## Exercise requirements
**a.** From the article on Iraqi Jews below, reproduce the passage from "Dloomy says he" to "that first meeting." word for word.
**b.** Answer these questions using the article on Iraqi Jews below.
(i) Where did Gilgamesh first meet Ariel Dloomy?
(ii) How old was Dloomy's father when he came to Israel?
(iii) In what month and year was Shafiq Ades publicly hanged?

## Excerpt to read
His real name isn’t Gilgamesh, hero of ancient Mesopotamian mythology. That’s just a pseudonym he and other young Iraqis use as cover for their activism. He’s afraid he will be arrested by the Iraqi authorities if they discover his group’s clandestine contacts with Israelis, including two meetings in recent years in Istanbul and Berlin.
It all started some six years ago when Gilgamesh met an Israeli, Ariel Dloomy, on a panel at an academic conference in Europe. Dloomy recalls listening to “an Iraqi man about my age, who had tremendous knowledge about the history of Jews in Iraq,” who expressed “sadness at the social and economic losses Iraq suffered when the Jews left.”
“My father, who was born in Iraq, came to Israel at the age of 13,” says Dloomy. “His memories were bitter. He told us about the Farhud [the two-day pogrom in Baghdad in June 1941, during which up to 180 Jews were killed]. He talked about his uncle, who was kidnapped by local Muslims and never heard from again. He told us that his family lost its vast property and, when they came to Israel, were relegated to a life of poverty.”
Dloomy says he was shaken to the core. “I couldn’t believe there were Muslim Iraqis who were showing empathy for the history of the Iraqi Jews,” he recounts about that first meeting.
'Fascinated and moved'
It has been a tumultuous history. Jews had lived prosperously in Iraq since the sixth century B.C.E., but the Farhud marked the beginning of the end. In 1948, just prior to the establishment of the State of Israel, the Iraqi government dismissed Jews from the civil service, imposed quotas at universities and other institutions, and supported the bombing of synagogues. Jews were stripped of their citizenship and forced to relinquish their assets.
In September 1948, a prominent Iraqi-Jewish businessman, Shafiq Ades, was publicly hanged after a show trial in which he was found guilty of selling weapons to Israel. By 1951, almost all of Iraq’s 120,000 Jews had been airlifted to Israel.

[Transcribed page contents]
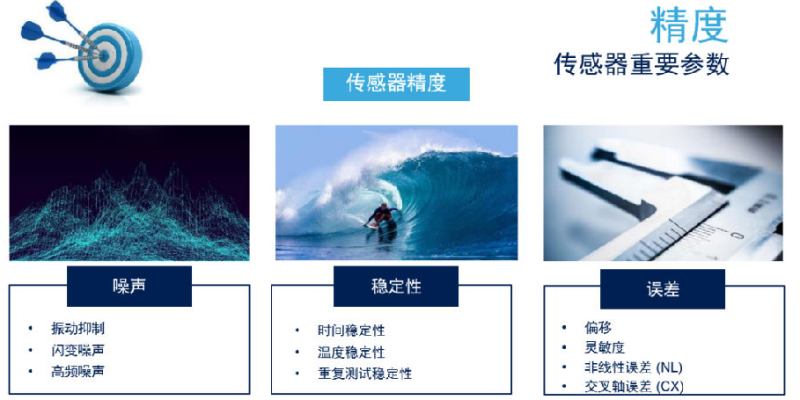 精度
传感器重要参数

传感器精度

噪声
• 振动抑制
• 闪变噪声
• 高频噪声

稳定性
• 时间稳定性
• 温度稳定性
• 重复测试稳定性

误差
• 偏移
• 灵敏度
• 非线性误差 (NL)
• 交叉轴误差 (CX)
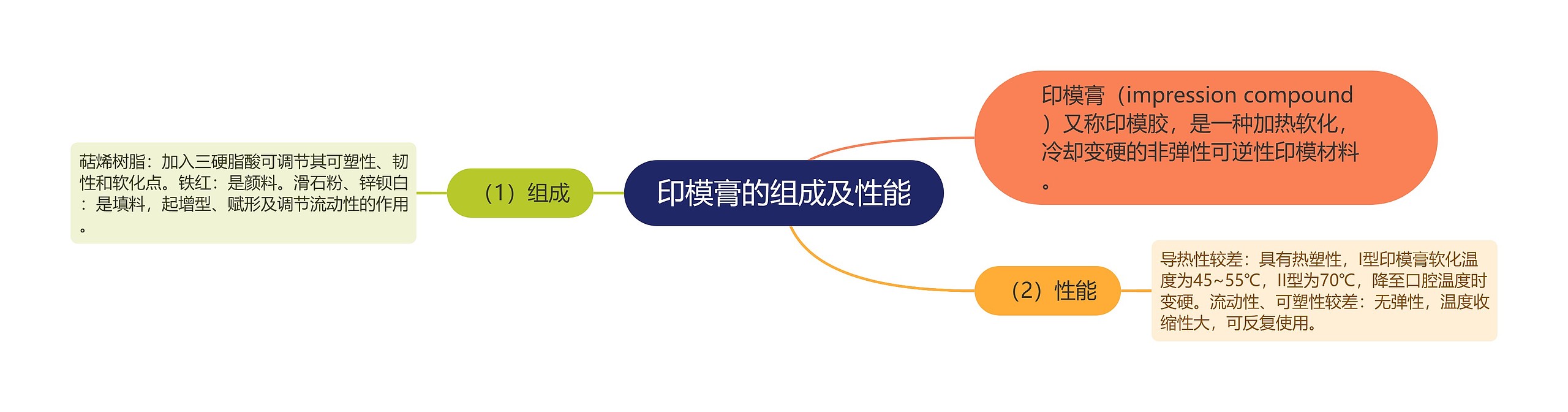 印模膏的组成及性能

印模膏（impression compound）又称印模胶，是一种加热软化，冷却变硬的非弹性可逆性印模材料。

（1）组成

萜烯树脂：加入三硬脂酸可调节其可塑性、韧性和软化点。铁红：是颜料。滑石粉、锌钡白：是填料，起增型、赋形及调节流动性的作用。

（2）性能

导热性较差：具有热塑性，I型印模膏软化温度为45~55℃，II型为70℃，降至口腔温度时变硬。流动性、可塑性较差：无弹性，温度收缩性大，可反复使用。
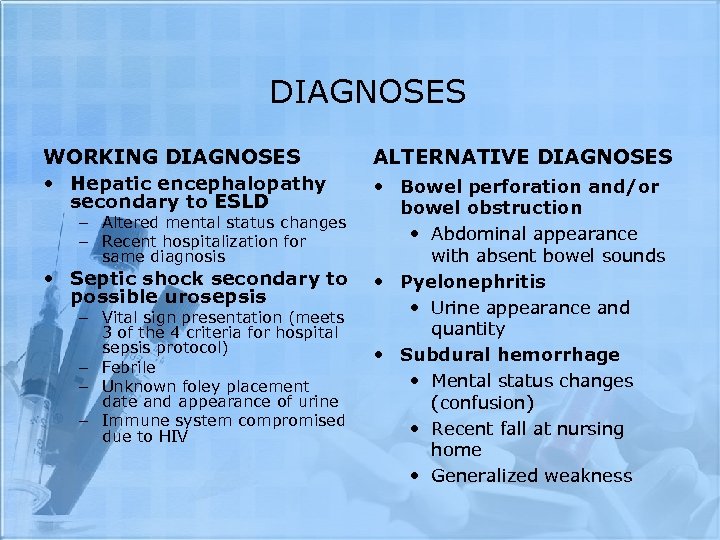 DIAGNOSES

WORKING DIAGNOSES
• Hepatic encephalopathy secondary to ESLD
– Altered mental status changes
– Recent hospitalization for same diagnosis
• Septic shock secondary to possible urosepsis
– Vital sign presentation (meets 3 of the 4 criteria for hospital sepsis protocol)
– Febrile
– Unknown foley placement date and appearance of urine
– Immune system compromised due to HIV

ALTERNATIVE DIAGNOSES
• Bowel perforation and/or bowel obstruction
• Abdominal appearance with absent bowel sounds
• Pyelonephritis
• Urine appearance and quantity
• Subdural hemorrhage
• Mental status changes (confusion)
• Recent fall at nursing home
• Generalized weakness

## Responses in order
**a.**
Dloomy says he was shaken to the core. “I couldn’t believe there were Muslim Iraqis who were showing empathy for the history of the Iraqi Jews,” he recounts about that first meeting.

**b.**
(i) On a panel at an academic conference in Europe.
(ii) He was 13.
(iii) September 1948.